C How to check if an address is available for access?

How to check if an address is available for access?

Colleagues, I've been wanting to ask this question for many years.

If I access an address that is not part of the allocated memory area, for example, if I go beyond the boundaries of the allocated area, then I start having all sorts of nightmares - the program unloads an emergency memory dump, stops working, etc.

Is it possible, before accessing a certain pointer, to find out whether its value is associated with the allocated memory area? For example, a function like
C:
int isalloc (void *ptr)
?

I appreciate the answers,
Ogogon.
 
Don't even try. C can't give you that, it's your responsibility to keep track. The malloc(3) function doesn't map directly to operating system calls. If you use it to allocate a few bytes, either there's already room left in your mapped address space, or it would trigger a call to mmap(2) (which is a syscall), mapping you at least one entire page. Consequently, you could access any address in that page, which is just "undefined behavior" as far as C is concerned, and the OS won't have any objections because the page is mapped.
 
How to check if an address is available for access?
The standard technique is called "tombstoning".

When you free memory, you have some sort of meta-data which you can check for the memory's state. Ancient MacOS used to use this for its memory management strategy.

Another approach could be to mprotect(2) the freed data. But there are some limitations with this too.
 
You need to use Valgrind. Maybe sanitizers can do this as well.

You have two choices. The easiest requires no code instrumentation, just gdb.

  1. Open a terminal and run 'valgrind --vgdb-error=0 {your exe}. Valgrind will print instructions for attaching gdb using vgdb.
  2. Open a second terminal and run gdb and run the command printed in the first terminal.
  3. Set a break point and continue to it.
  4. If you get a gdb message about your auto load safe path do what it says - modify your ~/.gdbinit adding add-auto-load-safe-path. Kill the gdb inferior and redo steps 1 to 3.
  5. Now you can use the "mc" (memcheck) command. The subcommands that you are likely to need are
    check_memory addressable addr [len]
    check_memory defined addr [len]
    There is also "examine bits"
    xb addr [len]
Alternatively you can do the same sort of thing using annotation.
  • Include <valgrind/memcheck.h> in your source
  • Use VALGRIND_CHECK_MEM_IS_ADDRESSABLE(addr, len) to check addressability
  • Use VALGRIND_CHECK_MEM_IS_DEFINED(addr, len) to check definedness
There's no easy way to have the same functionality as the gdb "xb" command with annotation.
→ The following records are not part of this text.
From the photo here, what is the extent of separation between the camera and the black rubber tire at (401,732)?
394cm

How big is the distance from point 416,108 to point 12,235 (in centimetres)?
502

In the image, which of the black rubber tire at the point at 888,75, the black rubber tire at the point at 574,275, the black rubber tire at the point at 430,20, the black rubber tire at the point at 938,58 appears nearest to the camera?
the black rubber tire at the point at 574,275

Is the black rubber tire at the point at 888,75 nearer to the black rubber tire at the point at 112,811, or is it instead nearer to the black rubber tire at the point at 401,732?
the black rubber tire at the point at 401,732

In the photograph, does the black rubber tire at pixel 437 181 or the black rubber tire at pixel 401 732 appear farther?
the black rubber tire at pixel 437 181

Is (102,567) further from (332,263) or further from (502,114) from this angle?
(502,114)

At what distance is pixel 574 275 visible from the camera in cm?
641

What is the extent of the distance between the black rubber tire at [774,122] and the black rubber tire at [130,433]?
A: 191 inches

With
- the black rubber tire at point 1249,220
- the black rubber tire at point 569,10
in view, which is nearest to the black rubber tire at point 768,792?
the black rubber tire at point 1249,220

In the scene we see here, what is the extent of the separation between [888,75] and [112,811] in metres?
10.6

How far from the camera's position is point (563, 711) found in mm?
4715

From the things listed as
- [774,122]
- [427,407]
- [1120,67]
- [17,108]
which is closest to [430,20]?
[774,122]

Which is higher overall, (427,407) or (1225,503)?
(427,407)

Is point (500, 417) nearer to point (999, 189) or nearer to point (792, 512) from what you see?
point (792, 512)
You will need to use VALGRIND_GET_VBITS(addr, vbits_array, nbytes) which also means you need to create the vbits array somewhere. See this article for an example of using the VBITS annotation https://accu.org/journals/overload/20/110/floyd_1905/
 
Why and when you need this?
The observer pattern / C++'s std::weak_ptr<T> are an example of why this might be useful.
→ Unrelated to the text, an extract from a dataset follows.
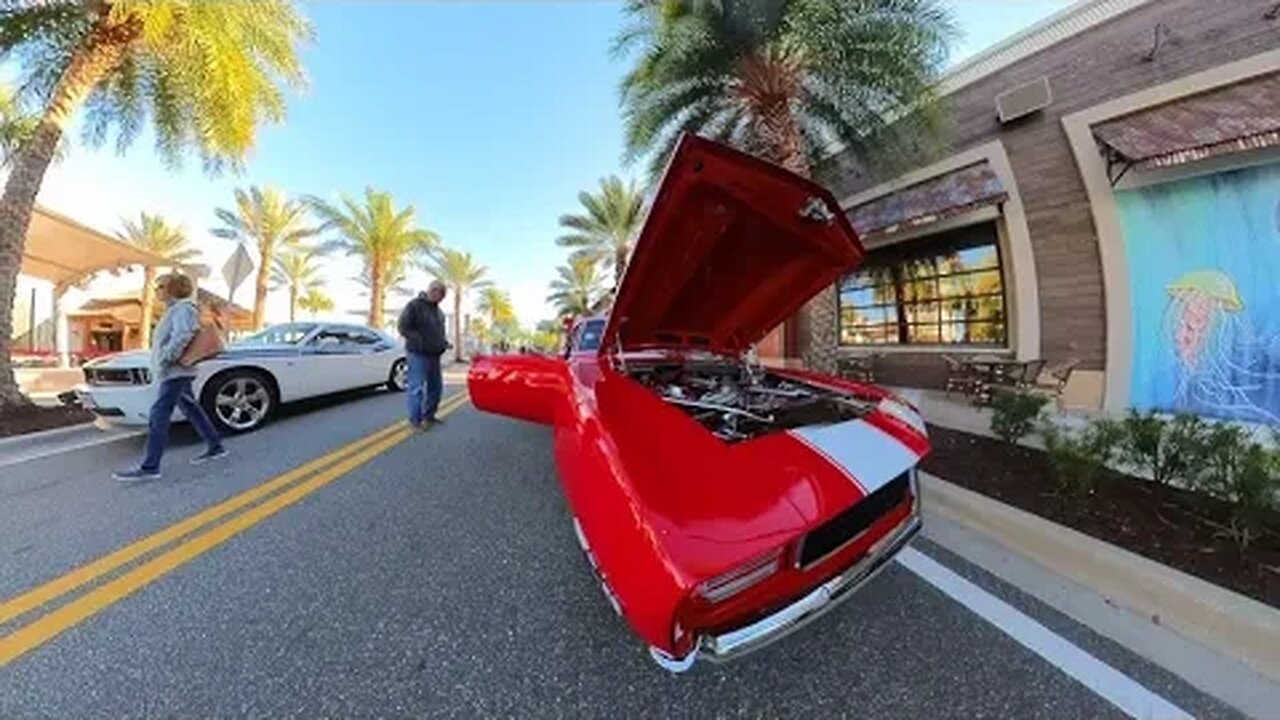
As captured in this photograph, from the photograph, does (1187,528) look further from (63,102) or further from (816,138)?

I.e imagine in a game, you have an enemy targeting another enemy. If the second enemy gets killed (i.e falling off a cliff), the original enemies target variable automatically gets set to NULL as a flag that it should target something else rather than potentially risking accessing invalid memory (or needing to manually handle a "target_has_died" event).
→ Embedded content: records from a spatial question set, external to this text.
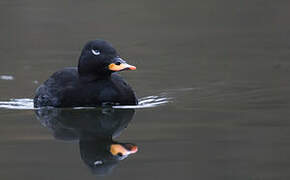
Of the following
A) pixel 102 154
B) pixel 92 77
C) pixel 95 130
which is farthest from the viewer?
pixel 92 77

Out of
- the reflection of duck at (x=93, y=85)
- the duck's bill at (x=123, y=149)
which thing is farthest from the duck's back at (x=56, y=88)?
the duck's bill at (x=123, y=149)

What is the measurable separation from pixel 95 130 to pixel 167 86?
308 cm

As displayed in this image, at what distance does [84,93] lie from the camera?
921 centimetres

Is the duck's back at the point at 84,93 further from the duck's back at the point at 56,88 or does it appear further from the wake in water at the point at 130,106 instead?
the wake in water at the point at 130,106

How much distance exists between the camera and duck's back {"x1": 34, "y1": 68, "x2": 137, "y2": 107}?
30.1ft

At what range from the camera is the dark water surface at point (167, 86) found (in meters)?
6.34

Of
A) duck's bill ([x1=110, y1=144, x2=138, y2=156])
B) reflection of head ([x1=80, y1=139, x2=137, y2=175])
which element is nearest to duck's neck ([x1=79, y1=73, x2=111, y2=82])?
reflection of head ([x1=80, y1=139, x2=137, y2=175])

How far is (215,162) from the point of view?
20.6ft

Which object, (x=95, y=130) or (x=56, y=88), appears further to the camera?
(x=56, y=88)

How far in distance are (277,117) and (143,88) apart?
10.7 feet

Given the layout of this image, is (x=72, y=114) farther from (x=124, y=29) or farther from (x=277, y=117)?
(x=124, y=29)

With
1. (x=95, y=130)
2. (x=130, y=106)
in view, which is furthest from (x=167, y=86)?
(x=95, y=130)

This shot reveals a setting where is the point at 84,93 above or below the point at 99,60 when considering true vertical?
below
Whether it gets set to NULL or if some kind of mechanism passively returns NULL during the check, ends with similar results.
 
I.e imagine in a game, you have an enemy targeting another enemy. If the second enemy gets killed (i.e falling off a cliff), the original enemies target variable automatically gets set to NULL as a flag that it should target something else rather than potentially risking accessing invalid memory (or needing to manually handle a "target_has_died" event).
If I implement this game, I will keep the object of killed enemy undestroyed with flag like killed/dead and the pointer will be valid. There is at least existing corpse of the enemy for some seconds.
 
This is actually quite tricky as the faulting instruction needs to be ignored after handling the SIGSEGV. Quite complex on x64. Perhaps long-jumps could help.

You can just establish a mapping under the failing pointer in the signal handler :D
 
Some options:
  • Walk /proc/<my-pid>/map to find your address (or not)
  • Catch the SIGSEGV signal
  • Fork and see whether the child segfaults

OP isn't clear whether the need is only for accessible memory or if it is also for valid memory.

Memory that has been allocated then deallocated is addressable but not valid. Similarly memory between the bottom of the stack and the stack guard page is accessible but not valid.

You won't get a segfault accessing invalid memory.
 
If I access an address that is not part of the allocated memory area, for example, if I go beyond the boundaries of the allocated area, then I start having all sorts of nightmares - the program unloads an emergency memory dump, stops working, etc.
If you access an address that is outside of your process container, then you will get a segmentation fault; you aren't supposed to BE (or look!) there. The OS is protecting you because your code is obviously confused (what did it EXPECT to be there?). Like walking into an ice cream parlor and wondering why there aren't any SHOES for sale! ("Sorry, the shoe store is two doors down...")

If you access an address IN your process container that doesn't contain anything specific, then the results are indeterminate. Like opening a shoebox in a shoe store and not knowing (ahead of time) if it even has SHOES in it!

This is typically only possible in languages where you have raw access to pointers. They can be manipulated to refer to locations that don't exist or that don't "contain" anything. More modern languages force you to refer to specific constructs in the language (variables, points of control, etc.).

The process container's default size (and bits thereof) can be altered as a configuration parameter. But, it is already probably larger than you need (in most cases).

The contents of a "random" memory location within it can be altered by PUTTING something in it.
 
If I implement this game, I will keep the object of killed enemy undestroyed with flag like killed/dead and the pointer will be valid. There is at least existing corpse of the enemy for some seconds.
There are many solutions around the issue (including unique IDs).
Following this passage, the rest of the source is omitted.